Wendel Clark almost coming off the bench
When Manson blindsides Leeman, Clark jumps off the bench before being grabbed by a teammate. If Clark had entered the fight, he would have been suspended for ten games, touched off a bench-clearing brawl, beaten Dave Manson to death with his bare hands, and then beaten Cam Russell to death with the corpse of Dave Manson.

But none of that happened, because Clark is grabbed from behind at the last moment by...

John Kordic
Think about that. John Kordic prevented a bench-clearing brawl.

Here's a rule of thumb: when you're relying on John Kordic to serve as a calming influence, you're dealing with a situation that is completely out of control. It may be time to call in the army. Or, failing that, hope that a jolly mythical character inexplicably makes an appearance.

Hey look, it's Santa Claus!
With the situation on the verge of complete implosion, the officials desperately try to usher the Blackhawks off the ice. What better time for Santa Claus to randomly make an appearance?

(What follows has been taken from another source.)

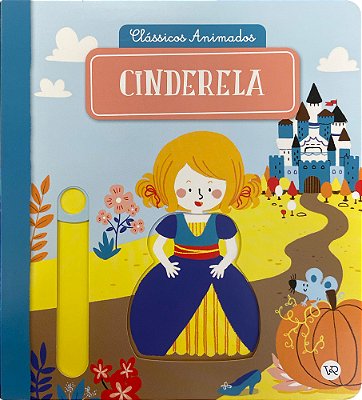Clássicos Animados: Cinderela (Nova Edição)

Seriously, what is happening here? When did David Lynch start directing NHL games? And why does "Santa" weigh about 140 pounds?

"I don't think Santa Claus has seen anything like this in a while," deadpans Cole. No, Bob, I suppose he hasn't.

The epilogue
Dave Manson was suspended for 13 games. More impressively, Savard managed to pick up two fighting majors on the same play even though he never fought anybody. As a side note, these were the first two fighting majors of Savard's career. He would later add two more, against Craig Janney and Dale Hawerchuk. Apparently, Denis Savard really hates marginally over-rated wimpy guys.

There were a total of eight fights in this game, including John Kordic delivering some payback by absolutely destroying Cam Russell in the second period. A young Damien Cox was so traumatized that all his hair fell out.

Leeman went on to score 50 goals this season, was traded for Doug Gilmour, and was never heard from again. Manson actually played for the Leafs for one year in 2000, although sadly he never tried to hurdle another linesman.

Chris Durno signed with the Leafs in the 2009 off-season, made the team out of training camp, scored the Stanley Cup winning goal during the Leafs' shocking playoff run, and dedicated the championship to this blog.